▸ REQUIRED TASK
Each line from the one that contains "What is the distance the camera is from pixel" to the end of the material must be set down exactly, and no line before it.

━━ TASK DATA

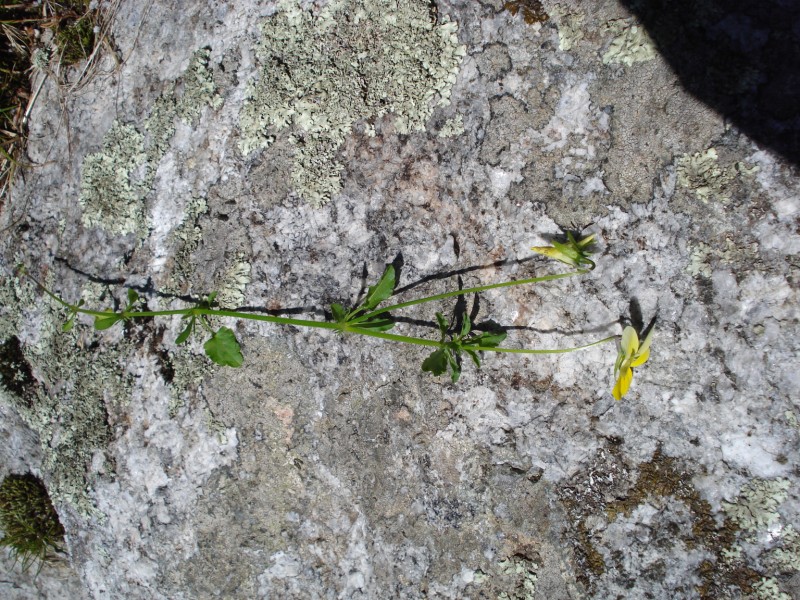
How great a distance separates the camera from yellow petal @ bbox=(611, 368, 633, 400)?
189 cm

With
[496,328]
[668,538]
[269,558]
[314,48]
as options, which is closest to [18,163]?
[314,48]

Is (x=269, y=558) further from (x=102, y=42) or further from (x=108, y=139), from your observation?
(x=102, y=42)

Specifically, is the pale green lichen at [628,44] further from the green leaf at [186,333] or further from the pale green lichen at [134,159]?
the green leaf at [186,333]

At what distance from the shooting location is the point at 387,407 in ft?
7.19

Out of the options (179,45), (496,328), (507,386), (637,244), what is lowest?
(507,386)

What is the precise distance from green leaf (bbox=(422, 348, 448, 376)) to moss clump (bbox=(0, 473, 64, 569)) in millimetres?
2624

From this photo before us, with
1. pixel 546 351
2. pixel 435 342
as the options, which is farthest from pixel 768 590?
pixel 435 342

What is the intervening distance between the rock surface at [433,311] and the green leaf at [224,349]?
86 millimetres

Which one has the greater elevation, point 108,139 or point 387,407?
point 108,139

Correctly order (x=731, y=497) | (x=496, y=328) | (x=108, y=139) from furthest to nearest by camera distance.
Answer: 1. (x=108, y=139)
2. (x=496, y=328)
3. (x=731, y=497)

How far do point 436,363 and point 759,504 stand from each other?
115cm

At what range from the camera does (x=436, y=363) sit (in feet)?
6.55

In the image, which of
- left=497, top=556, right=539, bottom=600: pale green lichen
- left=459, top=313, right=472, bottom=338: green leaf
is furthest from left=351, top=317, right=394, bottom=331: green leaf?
left=497, top=556, right=539, bottom=600: pale green lichen

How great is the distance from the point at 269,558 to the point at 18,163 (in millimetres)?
2461
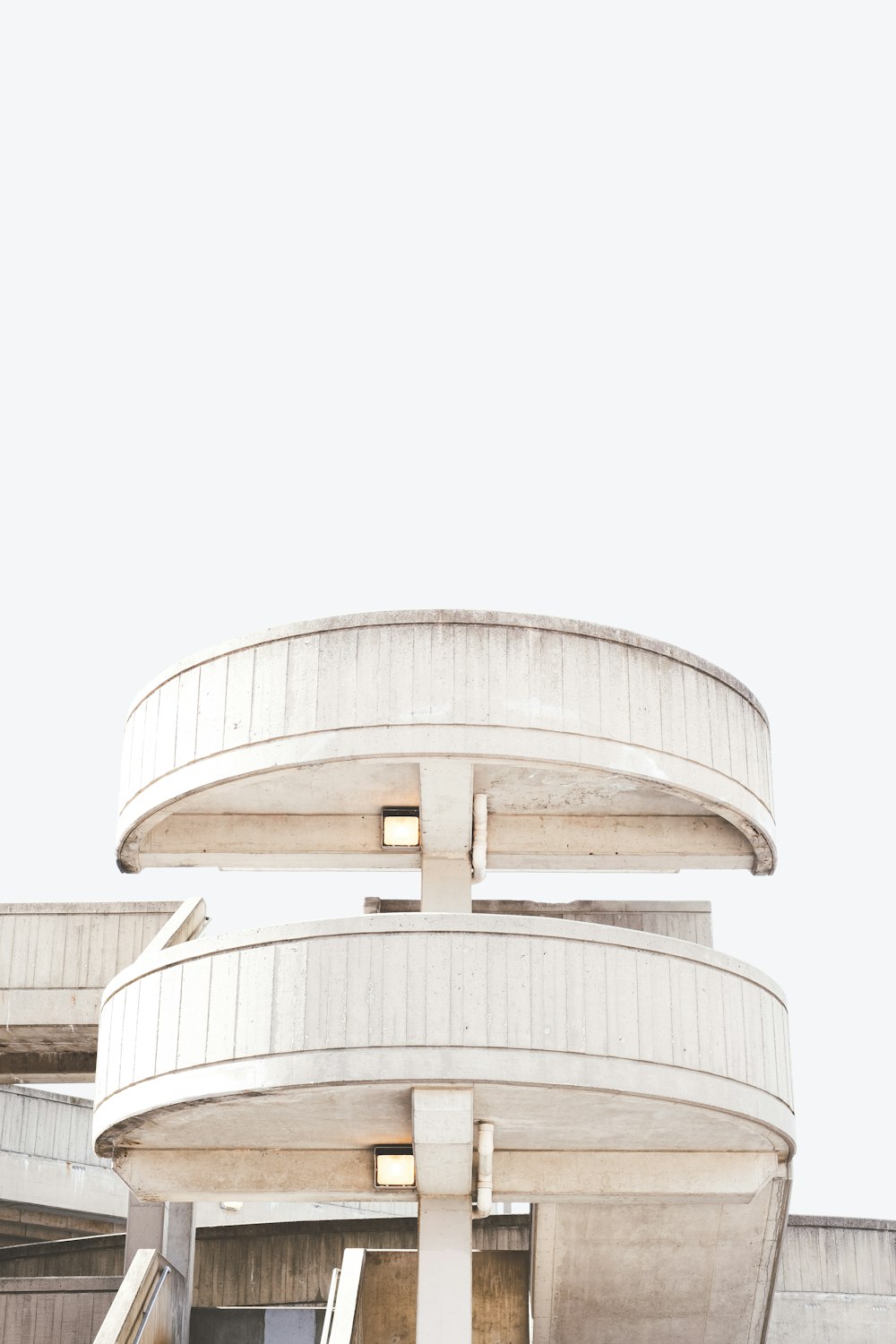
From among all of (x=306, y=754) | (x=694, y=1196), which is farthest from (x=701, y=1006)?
(x=306, y=754)

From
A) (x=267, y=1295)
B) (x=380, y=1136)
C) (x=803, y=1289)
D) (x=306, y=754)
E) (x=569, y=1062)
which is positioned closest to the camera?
(x=569, y=1062)

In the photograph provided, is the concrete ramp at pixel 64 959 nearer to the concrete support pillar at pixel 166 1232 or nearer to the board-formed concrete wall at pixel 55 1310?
the concrete support pillar at pixel 166 1232

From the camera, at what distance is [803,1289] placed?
74.8 feet

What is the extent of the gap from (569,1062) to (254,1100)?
114 inches

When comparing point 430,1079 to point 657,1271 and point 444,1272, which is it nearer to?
point 444,1272

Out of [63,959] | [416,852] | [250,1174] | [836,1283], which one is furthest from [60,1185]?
[416,852]

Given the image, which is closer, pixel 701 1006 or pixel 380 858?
pixel 701 1006

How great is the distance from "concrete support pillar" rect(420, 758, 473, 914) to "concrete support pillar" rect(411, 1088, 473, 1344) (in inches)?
104

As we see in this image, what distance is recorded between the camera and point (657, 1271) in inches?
812

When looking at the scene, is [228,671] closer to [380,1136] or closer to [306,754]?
[306,754]

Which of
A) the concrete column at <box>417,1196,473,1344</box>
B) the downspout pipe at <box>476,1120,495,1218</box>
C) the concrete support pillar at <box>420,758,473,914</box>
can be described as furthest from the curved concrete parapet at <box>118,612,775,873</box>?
the concrete column at <box>417,1196,473,1344</box>

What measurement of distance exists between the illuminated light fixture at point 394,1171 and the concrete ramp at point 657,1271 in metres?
2.85

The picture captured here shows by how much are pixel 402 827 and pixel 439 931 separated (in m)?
3.69

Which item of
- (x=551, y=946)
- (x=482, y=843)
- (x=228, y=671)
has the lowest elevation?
(x=551, y=946)
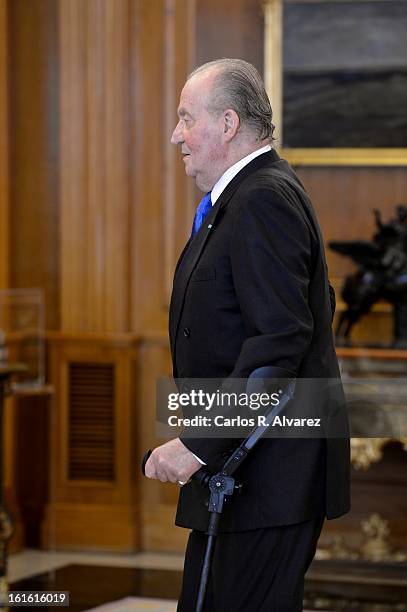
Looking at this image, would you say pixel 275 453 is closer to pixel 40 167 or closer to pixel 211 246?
pixel 211 246

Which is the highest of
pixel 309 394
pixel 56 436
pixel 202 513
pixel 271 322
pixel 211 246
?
pixel 211 246

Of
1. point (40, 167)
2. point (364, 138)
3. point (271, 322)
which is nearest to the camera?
point (271, 322)

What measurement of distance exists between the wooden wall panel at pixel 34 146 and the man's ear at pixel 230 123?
12.2 feet

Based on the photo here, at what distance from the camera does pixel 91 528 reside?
5.75 meters

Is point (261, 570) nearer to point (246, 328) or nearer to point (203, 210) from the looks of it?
point (246, 328)

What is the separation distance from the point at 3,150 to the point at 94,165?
1.55ft

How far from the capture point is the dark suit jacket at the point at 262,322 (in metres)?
2.09

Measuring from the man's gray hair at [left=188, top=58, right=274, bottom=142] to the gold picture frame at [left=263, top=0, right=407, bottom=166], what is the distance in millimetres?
3296

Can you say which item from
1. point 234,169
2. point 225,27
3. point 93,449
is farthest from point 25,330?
point 234,169

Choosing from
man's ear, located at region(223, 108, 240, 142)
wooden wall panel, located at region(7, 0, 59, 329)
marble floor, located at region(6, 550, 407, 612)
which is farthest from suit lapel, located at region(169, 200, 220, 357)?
wooden wall panel, located at region(7, 0, 59, 329)

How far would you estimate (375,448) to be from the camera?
16.2 ft

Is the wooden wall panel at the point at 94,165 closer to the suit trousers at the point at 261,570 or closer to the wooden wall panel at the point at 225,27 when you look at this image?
the wooden wall panel at the point at 225,27

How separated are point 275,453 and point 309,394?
0.14 meters

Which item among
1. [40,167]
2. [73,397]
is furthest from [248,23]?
[73,397]
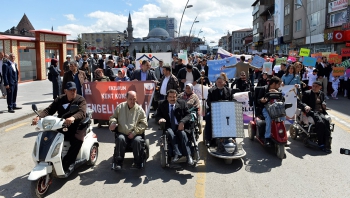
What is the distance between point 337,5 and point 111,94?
3347cm

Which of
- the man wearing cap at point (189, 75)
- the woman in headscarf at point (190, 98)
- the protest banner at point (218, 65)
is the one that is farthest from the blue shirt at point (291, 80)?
the protest banner at point (218, 65)

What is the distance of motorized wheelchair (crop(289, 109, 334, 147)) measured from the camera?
6.76m

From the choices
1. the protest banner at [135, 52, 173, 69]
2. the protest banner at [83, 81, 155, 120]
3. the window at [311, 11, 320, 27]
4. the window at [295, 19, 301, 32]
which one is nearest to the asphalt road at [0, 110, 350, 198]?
the protest banner at [83, 81, 155, 120]

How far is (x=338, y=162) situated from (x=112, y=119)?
14.2 feet

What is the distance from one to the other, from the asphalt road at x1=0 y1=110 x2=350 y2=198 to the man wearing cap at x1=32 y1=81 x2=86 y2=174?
1.19 ft

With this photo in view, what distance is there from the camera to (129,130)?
17.9 ft

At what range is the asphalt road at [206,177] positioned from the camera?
4.55 meters

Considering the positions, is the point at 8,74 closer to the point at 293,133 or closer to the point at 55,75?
the point at 55,75

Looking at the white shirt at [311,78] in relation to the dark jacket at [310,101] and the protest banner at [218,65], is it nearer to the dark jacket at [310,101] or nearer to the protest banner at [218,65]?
the protest banner at [218,65]

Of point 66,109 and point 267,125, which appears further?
point 267,125

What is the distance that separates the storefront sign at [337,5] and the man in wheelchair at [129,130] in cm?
3285

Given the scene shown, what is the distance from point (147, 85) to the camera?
26.9ft

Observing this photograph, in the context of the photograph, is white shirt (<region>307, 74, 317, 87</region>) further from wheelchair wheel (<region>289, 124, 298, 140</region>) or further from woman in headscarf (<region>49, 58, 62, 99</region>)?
woman in headscarf (<region>49, 58, 62, 99</region>)

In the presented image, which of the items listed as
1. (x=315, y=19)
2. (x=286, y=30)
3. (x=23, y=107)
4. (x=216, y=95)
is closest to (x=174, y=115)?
(x=216, y=95)
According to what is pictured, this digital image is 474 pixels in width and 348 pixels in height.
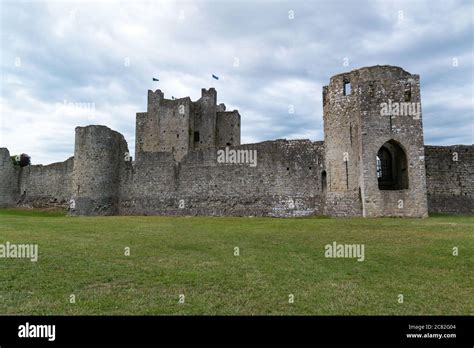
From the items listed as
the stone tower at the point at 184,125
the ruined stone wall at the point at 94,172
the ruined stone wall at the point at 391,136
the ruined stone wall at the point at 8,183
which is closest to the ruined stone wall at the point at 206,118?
the stone tower at the point at 184,125

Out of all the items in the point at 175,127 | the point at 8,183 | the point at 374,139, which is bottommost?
the point at 8,183

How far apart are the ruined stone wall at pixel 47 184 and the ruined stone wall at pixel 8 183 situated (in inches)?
28.6

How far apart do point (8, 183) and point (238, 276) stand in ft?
149

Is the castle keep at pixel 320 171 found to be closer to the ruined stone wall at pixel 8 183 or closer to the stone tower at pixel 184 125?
the ruined stone wall at pixel 8 183

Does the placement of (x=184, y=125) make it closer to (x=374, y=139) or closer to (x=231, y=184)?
(x=231, y=184)

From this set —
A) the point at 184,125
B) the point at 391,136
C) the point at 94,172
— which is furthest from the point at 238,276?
the point at 184,125

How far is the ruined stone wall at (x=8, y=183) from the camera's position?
46.0m

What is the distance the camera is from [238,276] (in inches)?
354

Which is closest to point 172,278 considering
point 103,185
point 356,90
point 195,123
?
point 356,90

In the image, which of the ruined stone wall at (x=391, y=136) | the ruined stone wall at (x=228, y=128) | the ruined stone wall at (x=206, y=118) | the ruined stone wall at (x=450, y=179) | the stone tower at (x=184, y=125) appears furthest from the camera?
the ruined stone wall at (x=228, y=128)

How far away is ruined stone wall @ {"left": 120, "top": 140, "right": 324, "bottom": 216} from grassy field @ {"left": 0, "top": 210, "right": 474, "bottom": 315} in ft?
46.9

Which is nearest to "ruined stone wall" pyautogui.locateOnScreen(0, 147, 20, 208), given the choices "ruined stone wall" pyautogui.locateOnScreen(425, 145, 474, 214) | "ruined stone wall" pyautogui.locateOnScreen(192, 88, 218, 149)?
"ruined stone wall" pyautogui.locateOnScreen(192, 88, 218, 149)
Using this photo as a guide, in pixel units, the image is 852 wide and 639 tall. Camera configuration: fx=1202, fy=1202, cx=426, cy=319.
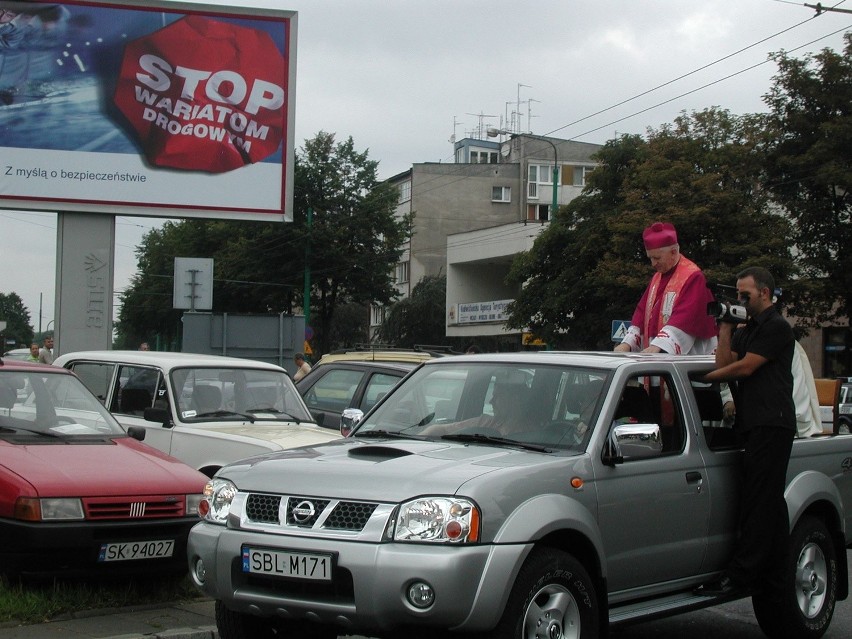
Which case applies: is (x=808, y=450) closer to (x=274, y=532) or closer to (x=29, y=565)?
(x=274, y=532)

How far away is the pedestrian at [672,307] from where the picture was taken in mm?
7770

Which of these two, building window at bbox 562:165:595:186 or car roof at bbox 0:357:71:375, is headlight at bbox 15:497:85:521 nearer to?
car roof at bbox 0:357:71:375

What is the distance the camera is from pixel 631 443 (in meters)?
6.08

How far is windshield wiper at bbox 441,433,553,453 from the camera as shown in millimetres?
5875

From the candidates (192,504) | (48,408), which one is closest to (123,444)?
(48,408)

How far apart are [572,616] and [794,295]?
96.1ft

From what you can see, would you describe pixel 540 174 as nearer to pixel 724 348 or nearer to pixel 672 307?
pixel 672 307

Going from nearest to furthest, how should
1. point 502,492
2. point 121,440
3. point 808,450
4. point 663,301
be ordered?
point 502,492 → point 808,450 → point 663,301 → point 121,440

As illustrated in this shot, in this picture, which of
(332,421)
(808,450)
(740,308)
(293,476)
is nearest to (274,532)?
(293,476)

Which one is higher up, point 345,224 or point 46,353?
point 345,224

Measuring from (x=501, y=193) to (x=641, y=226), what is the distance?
43.9 m

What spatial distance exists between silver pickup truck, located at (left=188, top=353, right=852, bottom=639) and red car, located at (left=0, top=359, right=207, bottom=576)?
1.78 meters

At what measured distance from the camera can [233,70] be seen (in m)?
21.2

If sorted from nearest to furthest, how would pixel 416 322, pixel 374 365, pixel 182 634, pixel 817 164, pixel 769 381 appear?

━━━━

▸ SOLUTION TO THE PROBLEM
What is the distance the camera is from pixel 631 443 (in meters)?
6.08

How far is windshield wiper at bbox 441,433,553,453 from the camera as shown in millimetres?
5875

From the candidates (192,504) | (48,408), which one is closest to (123,444)?
(48,408)

How far apart are [572,616] and [794,295]?
96.1ft

From what you can see, would you describe pixel 540 174 as nearer to pixel 724 348 or nearer to pixel 672 307?
pixel 672 307

Going from nearest to furthest, how should
1. point 502,492
2. point 121,440
3. point 808,450
4. point 663,301
be ordered?
point 502,492 → point 808,450 → point 663,301 → point 121,440

As illustrated in this shot, in this picture, which of
(332,421)
(808,450)
(740,308)
(293,476)
is nearest to (274,532)?
(293,476)

Which one is higher up, point 345,224 or point 46,353?
point 345,224

Measuring from (x=501, y=193) to (x=641, y=226), what is the distance?
43.9 m

What spatial distance exists between silver pickup truck, located at (left=188, top=353, right=852, bottom=639) and red car, located at (left=0, top=359, right=207, bottom=576)?
1.78 meters

At what measured distance from the camera can [233,70] be seen (in m)?
21.2

If sorted from nearest to furthest, how would pixel 416 322, pixel 374 365, pixel 182 634, pixel 817 164, pixel 769 381 appear?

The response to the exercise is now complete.